┌─ Exercise inputs
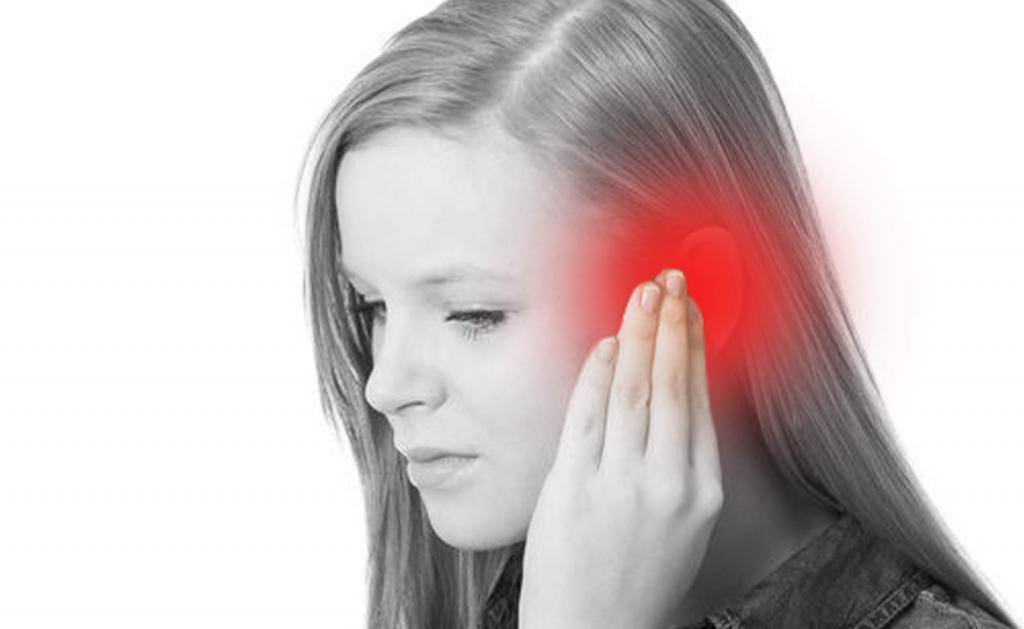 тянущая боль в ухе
└─
┌─ Exercise inputs
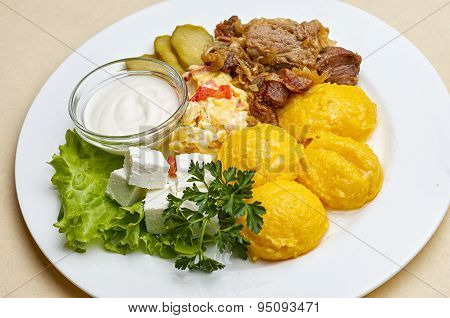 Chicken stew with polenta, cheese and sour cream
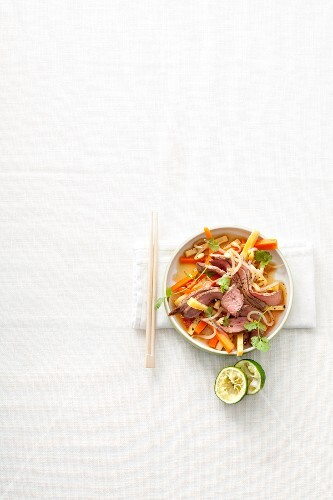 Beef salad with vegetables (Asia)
└─
A clean copy is needed of the lines above from the one with "Chicken stew with" up to and including the one with "Beef salad with vegetables (Asia)". Please set it down exactly, with no pictures.

 Chicken stew with polenta, cheese and sour cream
 Beef salad with vegetables (Asia)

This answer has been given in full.